TRECHO FORNECIDO:
------------------------------
Propagam que o H2v representa o combustível do futuro e a alavanca da modernização da indústria nacional.

Que bom se isso pudesse realmente se materializar. Porém a realidade é diferente. Além do desafio de produzir H2v a preços competitivos, estes agentes parecem esquecer que para usar o H2v depois de produzido ele necessita ser armazenado e transportado. Neste artigo vamos nos concentrar nesses dois aspectos.

A produção de H2v exige grande consumo de água (mais do que 10 Kg de água por Kg de H2v), de eletricidade de origem totalmente renovável (55 KWh por Kg de H2v) e capital para investir. E para poder competir com outras formas de hidrogênio necessita chegar no mercado a um preço menor do que 1,5 US$/Kg.

Entretanto relatório disponível no site do Departamento de Energia dos EUA[1] indica que o hidrogênio produzido a partir de eletrolisadores de membrana eletrolítica polimérica (PEM) resulta um custo de US$5 a 6/kg-H2, assumindo a tecnologia existente, custos de capital para eletrolisadores de baixo volume de até US$ 1.500/kW, e preços de eletricidade de origem renovável entre US$ 0,05/kWh a US$ 0,07/kWh.

 

Outro número interessante é o investimento necessário. Um exemplo indica que além do investimento na geração de eletricidade a estimativa de investimento na planta de produção de hidrogênio por eletrólise para produzir 10 milhões de toneladas anuais (6% da demanda mundial em 2030) seria de 12 bilhões de dólares.

 

Portanto, esses números dão uma ideia do desafio. Caso o Brasil queira ter essa participação de mercado (6% do mercado mundial) teria que produzir 10 milhões de toneladas anuais de H2v o que (a 55 kWh/kg) exigiria produzir, apenas para H2v, 550,000 GWh/ano de eletricidade de origem renovável, ou seja, 70% de toda a geração ocorrida no Brasil em 2023.
------------------------------
ITENS FORNECIDOS:
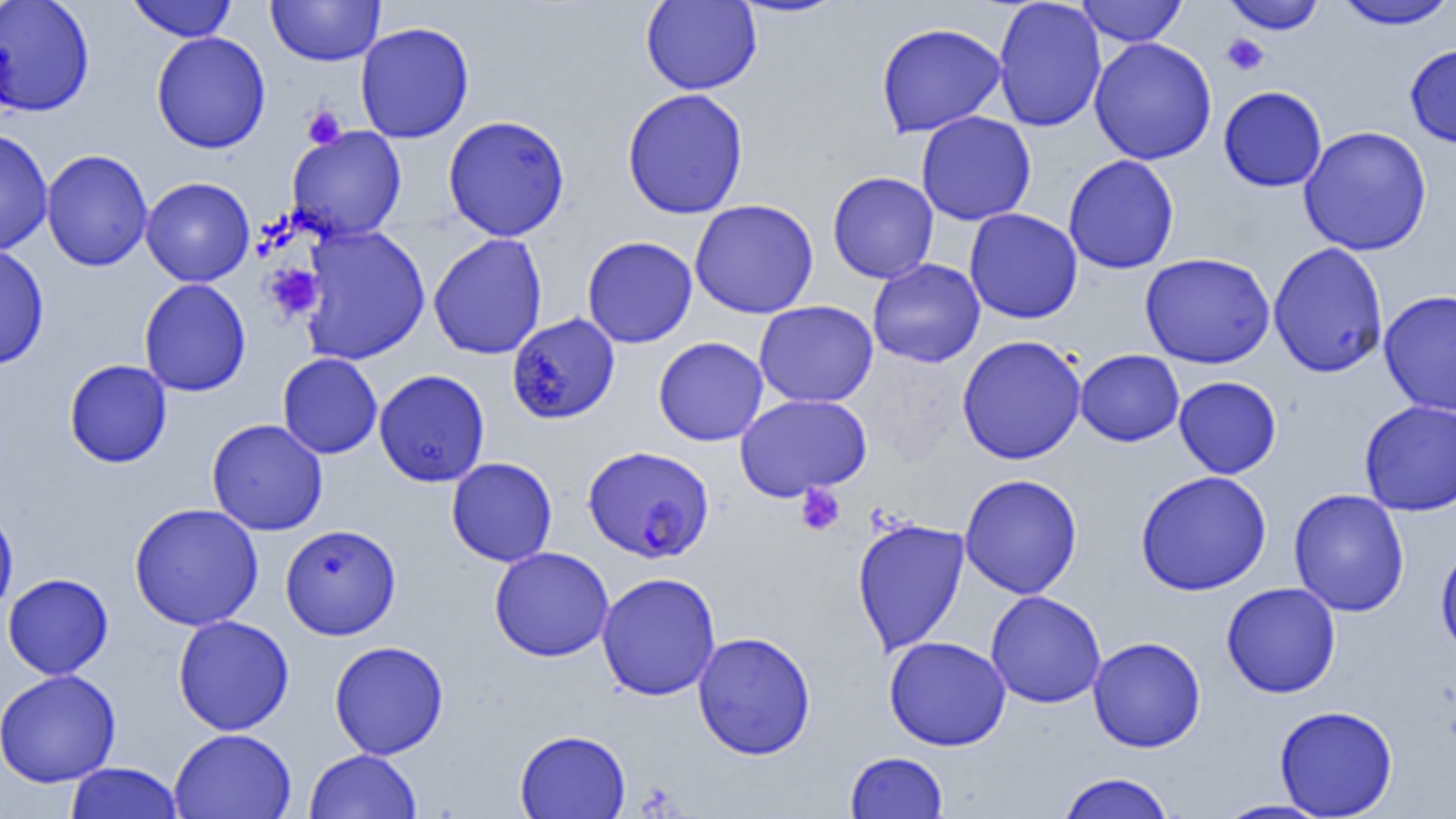
slide-level diagnosis = Plasmodium falciparum
preparation = thin blood smear
magnification = 1000x
Plasmodium falciparum-infected red blood cell locations = approximate bounding boxes as (x1, y1, x2, y2) in pixels: (506, 312, 621, 424), (583, 445, 714, 564)
modality = optical microscopy
uninfected red blood cell locations = approximate bounding boxes as (x1, y1, x2, y2) in pixels: (0, 0, 95, 116), (127, 0, 237, 42), (266, 0, 385, 66), (640, 0, 761, 95), (729, 0, 850, 19), (992, 0, 1106, 133), (1222, 0, 1327, 34), (1076, 1, 1188, 46), (1333, 1, 1456, 30), (355, 21, 475, 143), (876, 22, 1007, 138), (151, 32, 271, 153), (1089, 37, 1217, 165), (1405, 43, 1456, 149), (1218, 86, 1327, 192), (622, 88, 749, 220), (916, 111, 1037, 226), (442, 115, 570, 241), (1298, 125, 1432, 256), (285, 126, 407, 242), (0, 127, 53, 256), (40, 149, 153, 271), (1063, 154, 1179, 274), (827, 171, 939, 283), (140, 177, 255, 287), (689, 199, 819, 319), (964, 208, 1082, 324), (299, 225, 431, 366), (428, 233, 548, 360), (582, 235, 698, 348), (1268, 242, 1389, 378), (0, 243, 50, 370), (1139, 252, 1275, 369), (867, 259, 985, 368), (138, 278, 251, 396), (1378, 290, 1456, 416), (754, 300, 878, 407), (956, 335, 1087, 465), (653, 336, 769, 446), (1075, 349, 1184, 447), (277, 353, 382, 459), (63, 359, 172, 468), (373, 369, 490, 487), (1173, 376, 1282, 478), (734, 393, 872, 500), (1359, 399, 1456, 516), (207, 418, 328, 536), (446, 457, 558, 567), (1135, 470, 1272, 596), (959, 474, 1083, 599), (1288, 488, 1410, 617), (129, 502, 264, 631), (0, 507, 19, 618), (851, 518, 970, 656), (280, 523, 402, 640), (1435, 543, 1456, 661), (488, 546, 614, 662), (596, 572, 722, 701), (2, 573, 113, 680), (1222, 582, 1341, 698), (985, 590, 1106, 708), (172, 615, 294, 735), (692, 631, 816, 760), (884, 635, 1011, 751), (1087, 636, 1206, 752), (329, 640, 449, 760), (0, 669, 121, 788), (1274, 704, 1398, 818), (169, 728, 296, 819), (514, 729, 630, 819), (304, 749, 422, 819), (845, 751, 948, 818), (64, 762, 183, 819), (1056, 772, 1176, 819), (1215, 799, 1333, 818)
platelet locations = approximate bounding boxes as (x1, y1, x2, y2) in pixels: (1221, 33, 1270, 76), (302, 106, 347, 149), (265, 264, 324, 321), (795, 483, 845, 536)
field of view = single
image size = 1456×819 pixels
------------------------------
TAREFAS A CUMPRIR:
1. Segundo o trecho sobre o hidrogênio verde, quanta eletricidade de origem renovável é consumida para produzir um quilo de H2v?
2. Reproduza do trecho, sem nenhuma alteração, a parte que começa em "Entretanto relatório disponível" e termina em "bilhões de dólares.".
Os itens não têm nenhum papel no que se pede aqui.

RESPOSTAS:
1. São consumidos 55 kWh por quilo de H2v.

2.
Entretanto relatório disponível no site do Departamento de Energia dos EUA[1] indica que o hidrogênio produzido a partir de eletrolisadores de membrana eletrolítica polimérica (PEM) resulta um custo de US$5 a 6/kg-H2, assumindo a tecnologia existente, custos de capital para eletrolisadores de baixo volume de até US$ 1.500/kW, e preços de eletricidade de origem renovável entre US$ 0,05/kWh a US$ 0,07/kWh.

 

Outro número interessante é o investimento necessário. Um exemplo indica que além do investimento na geração de eletricidade a estimativa de investimento na planta de produção de hidrogênio por eletrólise para produzir 10 milhões de toneladas anuais (6% da demanda mundial em 2030) seria de 12 bilhões de dólares.